Arts and Culture Norway’s Annual Museum Conference
Arts and Culture Norway 31-10-2024/01-11-2024 (Norway)

Arts and Culture Norway’s Annual Museum Conference

Conference: Arts and Culture Norway’s Annual Museum Conference, Oct. 31st– Nov. 1st, 2024, Bodø, Norway.

An annual museum conference organised by Arts and Culture Norway. The title for this year’s conference was “Good museums - better local communities” and took place from October 31st to November 1st 2024, in Bodø, Norway. The conference’s target audience was the cultural sector, in particular museums and government management agencies. The conference program is translated to English, and a conference report in English will subsequently be published on the Arts and Culture Norway website to ensure information exchange and encourage international cooperation.

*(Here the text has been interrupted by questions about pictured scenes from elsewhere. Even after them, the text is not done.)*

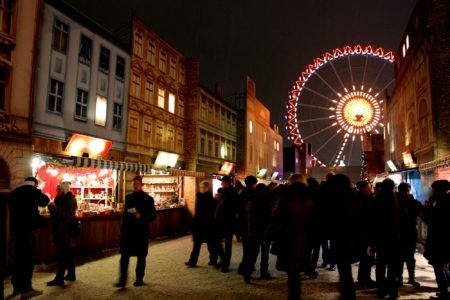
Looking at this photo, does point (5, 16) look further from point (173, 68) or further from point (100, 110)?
point (173, 68)

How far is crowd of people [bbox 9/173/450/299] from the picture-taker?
504cm

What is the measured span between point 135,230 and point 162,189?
41.8 feet

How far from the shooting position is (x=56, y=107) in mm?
13203

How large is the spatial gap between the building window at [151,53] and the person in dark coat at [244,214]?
1350 cm

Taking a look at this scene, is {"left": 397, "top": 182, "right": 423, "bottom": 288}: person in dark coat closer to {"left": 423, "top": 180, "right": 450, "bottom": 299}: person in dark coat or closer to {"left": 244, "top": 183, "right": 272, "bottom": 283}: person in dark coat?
{"left": 423, "top": 180, "right": 450, "bottom": 299}: person in dark coat

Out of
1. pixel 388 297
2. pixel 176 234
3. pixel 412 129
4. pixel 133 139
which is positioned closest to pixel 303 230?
pixel 388 297

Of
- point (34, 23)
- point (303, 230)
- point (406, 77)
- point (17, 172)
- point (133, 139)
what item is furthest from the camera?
point (406, 77)

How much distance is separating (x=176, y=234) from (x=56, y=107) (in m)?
7.63

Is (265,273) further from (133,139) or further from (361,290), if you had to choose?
(133,139)

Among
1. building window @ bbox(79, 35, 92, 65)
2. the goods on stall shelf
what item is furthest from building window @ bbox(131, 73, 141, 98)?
the goods on stall shelf

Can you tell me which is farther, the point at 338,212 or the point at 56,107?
the point at 56,107

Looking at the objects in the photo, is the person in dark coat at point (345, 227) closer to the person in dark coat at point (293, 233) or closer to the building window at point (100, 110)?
the person in dark coat at point (293, 233)

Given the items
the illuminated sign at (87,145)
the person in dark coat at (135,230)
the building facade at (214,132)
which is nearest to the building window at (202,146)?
the building facade at (214,132)

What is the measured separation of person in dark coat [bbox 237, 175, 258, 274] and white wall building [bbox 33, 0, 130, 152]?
26.3 feet
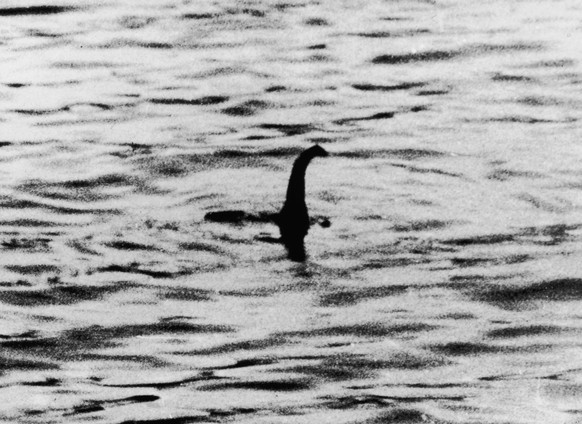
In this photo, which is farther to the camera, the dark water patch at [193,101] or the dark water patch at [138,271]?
the dark water patch at [193,101]

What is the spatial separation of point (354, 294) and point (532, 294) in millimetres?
1061

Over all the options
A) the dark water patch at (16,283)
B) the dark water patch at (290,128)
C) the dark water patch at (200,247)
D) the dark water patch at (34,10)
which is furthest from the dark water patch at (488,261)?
the dark water patch at (34,10)

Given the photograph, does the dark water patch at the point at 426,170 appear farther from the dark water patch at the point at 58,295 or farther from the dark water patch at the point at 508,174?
the dark water patch at the point at 58,295

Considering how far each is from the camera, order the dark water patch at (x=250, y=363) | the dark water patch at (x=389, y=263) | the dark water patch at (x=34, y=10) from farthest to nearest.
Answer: the dark water patch at (x=34, y=10) < the dark water patch at (x=389, y=263) < the dark water patch at (x=250, y=363)

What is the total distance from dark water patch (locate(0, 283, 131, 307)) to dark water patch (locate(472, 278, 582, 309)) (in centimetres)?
219

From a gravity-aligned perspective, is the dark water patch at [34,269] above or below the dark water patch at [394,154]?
below

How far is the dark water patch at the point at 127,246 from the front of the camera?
969cm

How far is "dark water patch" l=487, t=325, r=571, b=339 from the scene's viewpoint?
27.0ft

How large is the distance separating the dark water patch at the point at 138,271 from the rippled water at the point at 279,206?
28 mm

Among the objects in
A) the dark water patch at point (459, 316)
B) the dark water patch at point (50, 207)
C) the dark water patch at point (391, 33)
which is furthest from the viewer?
the dark water patch at point (391, 33)

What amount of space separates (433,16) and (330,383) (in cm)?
970

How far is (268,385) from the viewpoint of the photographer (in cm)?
747

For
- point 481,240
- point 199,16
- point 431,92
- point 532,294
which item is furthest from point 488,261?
point 199,16

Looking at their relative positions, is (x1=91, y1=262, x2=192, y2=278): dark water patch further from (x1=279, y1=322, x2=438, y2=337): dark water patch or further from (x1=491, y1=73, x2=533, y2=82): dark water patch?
(x1=491, y1=73, x2=533, y2=82): dark water patch
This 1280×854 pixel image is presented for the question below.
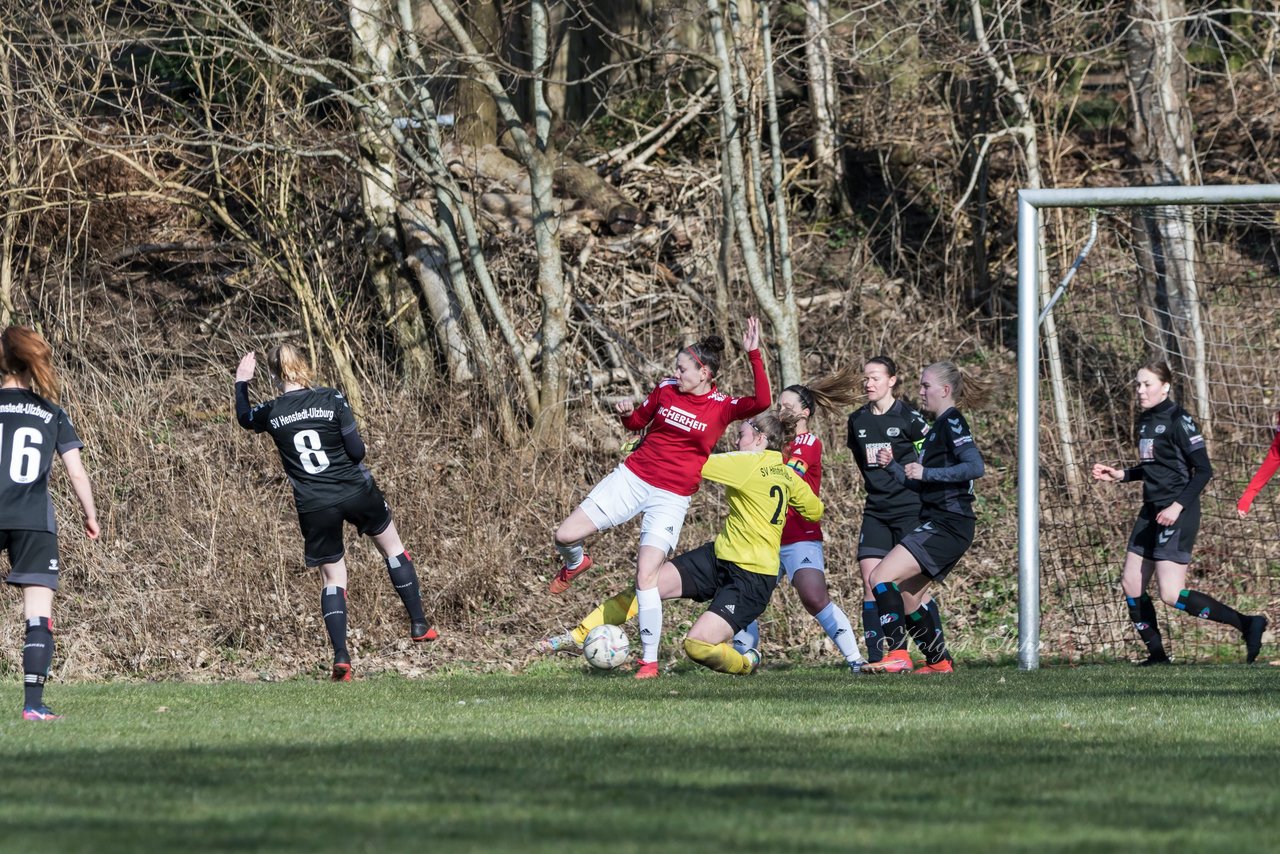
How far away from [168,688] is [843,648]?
13.7 ft

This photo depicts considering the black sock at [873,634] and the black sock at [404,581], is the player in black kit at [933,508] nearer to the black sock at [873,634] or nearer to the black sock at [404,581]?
the black sock at [873,634]

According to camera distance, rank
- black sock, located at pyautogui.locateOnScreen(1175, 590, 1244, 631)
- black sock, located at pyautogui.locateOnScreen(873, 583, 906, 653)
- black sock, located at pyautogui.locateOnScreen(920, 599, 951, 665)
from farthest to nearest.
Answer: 1. black sock, located at pyautogui.locateOnScreen(1175, 590, 1244, 631)
2. black sock, located at pyautogui.locateOnScreen(920, 599, 951, 665)
3. black sock, located at pyautogui.locateOnScreen(873, 583, 906, 653)

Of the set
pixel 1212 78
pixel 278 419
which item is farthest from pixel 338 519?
pixel 1212 78

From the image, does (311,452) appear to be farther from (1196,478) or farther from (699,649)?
(1196,478)

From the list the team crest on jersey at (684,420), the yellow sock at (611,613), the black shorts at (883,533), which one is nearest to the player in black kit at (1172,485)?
the black shorts at (883,533)

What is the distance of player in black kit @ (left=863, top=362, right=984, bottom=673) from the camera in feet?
29.7

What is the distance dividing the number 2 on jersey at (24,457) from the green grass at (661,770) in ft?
3.75

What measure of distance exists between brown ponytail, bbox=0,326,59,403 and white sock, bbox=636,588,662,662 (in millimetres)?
3562

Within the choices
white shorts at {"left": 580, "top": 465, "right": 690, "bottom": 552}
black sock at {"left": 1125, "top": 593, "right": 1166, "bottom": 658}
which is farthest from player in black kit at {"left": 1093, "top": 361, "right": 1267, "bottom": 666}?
white shorts at {"left": 580, "top": 465, "right": 690, "bottom": 552}

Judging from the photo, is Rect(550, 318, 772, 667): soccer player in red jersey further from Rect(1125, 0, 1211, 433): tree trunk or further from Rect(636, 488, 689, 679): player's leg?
Rect(1125, 0, 1211, 433): tree trunk

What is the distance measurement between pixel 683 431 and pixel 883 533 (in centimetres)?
158

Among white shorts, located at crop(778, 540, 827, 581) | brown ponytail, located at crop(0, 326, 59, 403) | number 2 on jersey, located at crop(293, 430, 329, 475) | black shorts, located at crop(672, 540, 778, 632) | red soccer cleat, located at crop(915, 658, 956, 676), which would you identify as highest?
brown ponytail, located at crop(0, 326, 59, 403)

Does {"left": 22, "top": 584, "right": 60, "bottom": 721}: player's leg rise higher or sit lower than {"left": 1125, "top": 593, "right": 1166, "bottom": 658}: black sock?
higher

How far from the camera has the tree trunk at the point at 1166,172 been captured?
541 inches
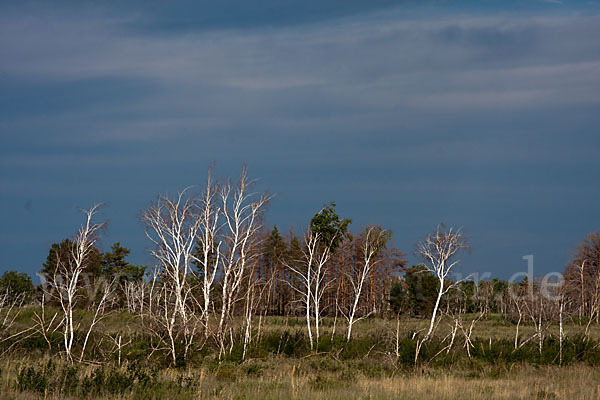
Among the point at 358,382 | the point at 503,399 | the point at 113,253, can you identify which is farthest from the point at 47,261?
the point at 503,399

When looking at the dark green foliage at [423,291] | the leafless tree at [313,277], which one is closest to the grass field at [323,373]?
the leafless tree at [313,277]

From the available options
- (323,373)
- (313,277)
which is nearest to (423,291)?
(313,277)

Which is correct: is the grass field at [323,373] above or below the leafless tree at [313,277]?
below

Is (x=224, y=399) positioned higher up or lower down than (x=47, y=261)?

The conference aimed to explore the role of museums in creating a better future. With the 2003-convention as a framework, and with inspiration from the movement “The Happy Museum,” the conference facilitated a discussion on how we, together and individually, can create more resilient and inclusive local communities, and how the cultural sector can become an even stronger participant in this work. The working language of the conference was Norwegian, with speakers from various institutions in Norway, and with two program posts in English. Tony Butler is the Executive Director of Derby Museums and founder of the Happy Museum Project. Butler advocates for regional city museums and their impacts on local community and economies and gave an introduction on how museums can work to build resilient communities. Hanna Schreiber is a professor, consultant and UNESCO Chair on Intangible Cultural Heritage in Public and Global Governance at the University of Warsaw. Schreiber explored, based on the role of museums in society, intangible heritage in an urban context.

The conference also highlighted how local communities in Norway with traditions inscribed on the Representative List of the Intangible Cultural Heritage of Humanity (RL) actively work to ensure the dissemination of these traditions to younger generations. Program posts included museums that work with the Nordic clinker boat traditions (2021) and the practice of traditional music and dance in Setesdal, playing, dancing and singing (stev/stevjing) (2019). While not inscribed on the RL, other tradition bearers, like artist Nina Vestby and the Roma people (one of five national minorities in Norway), discussed their methods in conveying their culture to the youth.

Text as provided by the organiser(s).